== SUPPLIED DATA

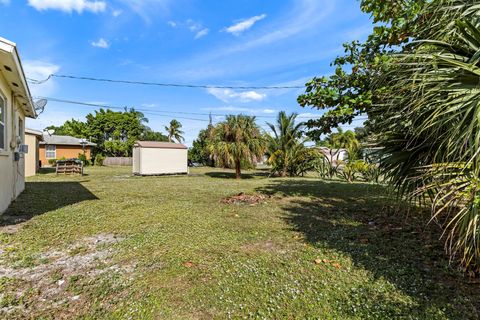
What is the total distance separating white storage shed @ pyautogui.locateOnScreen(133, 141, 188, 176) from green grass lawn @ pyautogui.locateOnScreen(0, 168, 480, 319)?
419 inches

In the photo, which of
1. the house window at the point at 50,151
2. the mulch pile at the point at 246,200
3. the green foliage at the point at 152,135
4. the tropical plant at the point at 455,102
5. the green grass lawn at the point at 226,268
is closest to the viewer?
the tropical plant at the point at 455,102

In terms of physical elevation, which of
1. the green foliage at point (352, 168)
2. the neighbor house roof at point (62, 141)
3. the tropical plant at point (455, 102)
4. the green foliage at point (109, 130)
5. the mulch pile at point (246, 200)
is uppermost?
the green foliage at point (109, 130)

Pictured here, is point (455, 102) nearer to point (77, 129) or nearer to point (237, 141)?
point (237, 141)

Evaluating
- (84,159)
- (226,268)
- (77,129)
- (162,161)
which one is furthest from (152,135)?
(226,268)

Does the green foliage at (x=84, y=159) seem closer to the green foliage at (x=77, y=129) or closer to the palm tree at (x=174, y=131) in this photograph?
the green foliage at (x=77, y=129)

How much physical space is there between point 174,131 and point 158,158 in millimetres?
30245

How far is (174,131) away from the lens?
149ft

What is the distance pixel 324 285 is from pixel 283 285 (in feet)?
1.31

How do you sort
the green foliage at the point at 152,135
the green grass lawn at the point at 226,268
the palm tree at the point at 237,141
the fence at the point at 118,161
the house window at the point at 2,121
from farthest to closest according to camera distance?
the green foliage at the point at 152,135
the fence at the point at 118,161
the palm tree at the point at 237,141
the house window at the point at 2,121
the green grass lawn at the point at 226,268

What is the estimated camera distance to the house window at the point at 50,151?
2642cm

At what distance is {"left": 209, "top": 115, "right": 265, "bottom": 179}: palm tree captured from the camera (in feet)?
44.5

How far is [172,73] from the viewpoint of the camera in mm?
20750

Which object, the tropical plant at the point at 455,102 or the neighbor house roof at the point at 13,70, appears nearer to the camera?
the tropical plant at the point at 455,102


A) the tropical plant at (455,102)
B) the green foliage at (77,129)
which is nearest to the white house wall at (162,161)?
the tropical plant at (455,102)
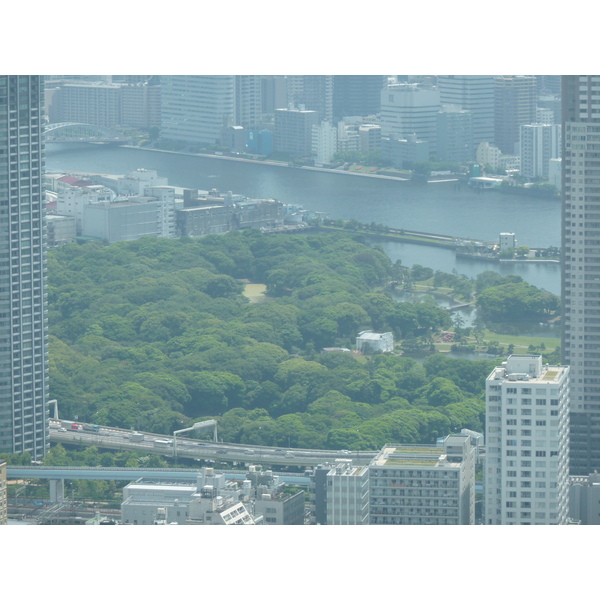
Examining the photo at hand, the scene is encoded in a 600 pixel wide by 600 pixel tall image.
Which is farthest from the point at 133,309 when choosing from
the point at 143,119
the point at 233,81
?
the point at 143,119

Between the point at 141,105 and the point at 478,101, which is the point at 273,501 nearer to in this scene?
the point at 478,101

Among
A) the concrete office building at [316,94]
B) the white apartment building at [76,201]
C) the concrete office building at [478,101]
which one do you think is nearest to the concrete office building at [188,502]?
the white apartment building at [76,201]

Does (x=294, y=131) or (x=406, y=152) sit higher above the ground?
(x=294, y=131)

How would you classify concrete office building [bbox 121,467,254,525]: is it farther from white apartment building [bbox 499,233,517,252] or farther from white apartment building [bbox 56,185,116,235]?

====
== SUPPLIED DATA

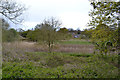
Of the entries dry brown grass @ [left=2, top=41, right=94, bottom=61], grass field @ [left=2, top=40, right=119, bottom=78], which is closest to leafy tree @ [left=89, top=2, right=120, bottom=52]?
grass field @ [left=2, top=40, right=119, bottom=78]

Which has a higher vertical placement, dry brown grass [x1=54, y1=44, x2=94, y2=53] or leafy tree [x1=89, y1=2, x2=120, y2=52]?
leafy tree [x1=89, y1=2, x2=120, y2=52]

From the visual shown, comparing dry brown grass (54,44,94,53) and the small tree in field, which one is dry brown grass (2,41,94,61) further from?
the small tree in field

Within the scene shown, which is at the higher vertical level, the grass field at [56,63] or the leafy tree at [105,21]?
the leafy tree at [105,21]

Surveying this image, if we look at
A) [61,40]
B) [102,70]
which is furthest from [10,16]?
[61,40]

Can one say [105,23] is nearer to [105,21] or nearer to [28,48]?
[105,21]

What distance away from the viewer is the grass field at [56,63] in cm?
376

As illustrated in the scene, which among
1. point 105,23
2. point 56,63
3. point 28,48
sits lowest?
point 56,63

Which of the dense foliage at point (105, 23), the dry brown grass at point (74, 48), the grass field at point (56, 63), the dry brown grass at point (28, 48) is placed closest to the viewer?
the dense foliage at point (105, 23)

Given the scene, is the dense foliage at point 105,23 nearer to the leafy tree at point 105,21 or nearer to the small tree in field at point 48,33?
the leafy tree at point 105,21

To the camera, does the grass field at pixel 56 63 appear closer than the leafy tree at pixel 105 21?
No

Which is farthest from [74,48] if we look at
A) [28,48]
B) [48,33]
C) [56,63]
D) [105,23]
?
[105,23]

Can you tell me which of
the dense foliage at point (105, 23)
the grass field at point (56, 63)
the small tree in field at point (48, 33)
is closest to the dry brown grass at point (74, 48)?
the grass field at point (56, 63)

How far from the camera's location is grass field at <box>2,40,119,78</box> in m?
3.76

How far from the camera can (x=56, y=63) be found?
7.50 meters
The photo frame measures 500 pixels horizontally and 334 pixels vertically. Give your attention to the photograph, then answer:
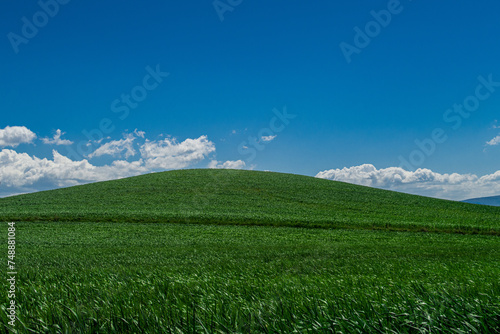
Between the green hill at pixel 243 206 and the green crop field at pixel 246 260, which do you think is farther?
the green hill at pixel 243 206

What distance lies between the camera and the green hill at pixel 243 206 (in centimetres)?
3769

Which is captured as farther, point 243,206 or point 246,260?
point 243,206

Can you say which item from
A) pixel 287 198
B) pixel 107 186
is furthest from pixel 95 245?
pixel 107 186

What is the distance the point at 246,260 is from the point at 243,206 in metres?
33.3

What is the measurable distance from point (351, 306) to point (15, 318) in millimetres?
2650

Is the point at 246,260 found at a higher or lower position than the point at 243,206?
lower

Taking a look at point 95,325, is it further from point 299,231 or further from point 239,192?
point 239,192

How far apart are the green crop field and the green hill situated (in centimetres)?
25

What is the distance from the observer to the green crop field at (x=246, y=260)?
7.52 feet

====

» **TASK DETAILS**
Pull out every line of the material above that contains the word "physical" and copy each of those lines in full.

» **SOLUTION**
In terms of physical elevation, which of
How much physical space is there between point 174,131 and point 158,158 in millimetres?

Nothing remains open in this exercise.